Plus de 500 personnes se sont rassemblées ce mercredi 5 février devant l'usine Arkema, sur la plateforme chimique de Jarrie, à l'appel de la FNIC-CGT et de la coordination CGT Arkema. Une journée de soutien aux salariés, en grève depuis le 5 décembre contre la fermeture annoncée de la partie sud, corrélée à la suppression de 154 emplois. Après une succession de prises de parole, les manifestants ont défilé sur la N85, réclamant notamment la nationalisation temporaire de l'entreprise.

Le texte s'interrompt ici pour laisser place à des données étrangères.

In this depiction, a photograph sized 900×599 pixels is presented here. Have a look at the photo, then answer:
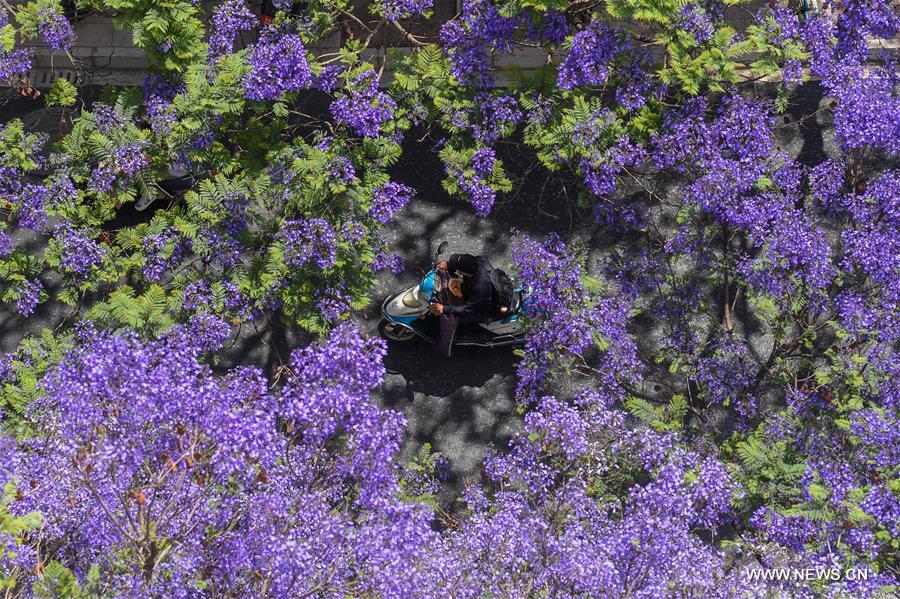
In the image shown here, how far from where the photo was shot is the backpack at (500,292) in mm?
13781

Pour sau­ver Arke­ma et la filière chi­mie, « un seul moyen : la grève et la lutte », lance Serge Allègre. Les pro­pos du secré­taire géné­ral de la Fédé­ra­tion natio­nale des indus­tries chi­miques CGT, juché sur des palettes fai­sant office d’es­trade, sont accla­més par la foule. Sala­riés d’Ar­ke­ma, Ven­co­rex, Fra­ma­tome, Syens­qo (ex-Sol­vay), Air Liquide… Ils sont plus de 500 réunis ce mer­cre­di 5 février, sur le piquet de grève, devant l’en­trée de la pla­te­forme chi­mique de Jar­rie. « C’est la classe ouvrière qui résiste et refuse de mou­rir », résume fiè­re­ment un sala­rié d’Ar­ke­ma Pierre-Bénite (Rhône), venu sou­te­nir ses cama­rades isé­rois.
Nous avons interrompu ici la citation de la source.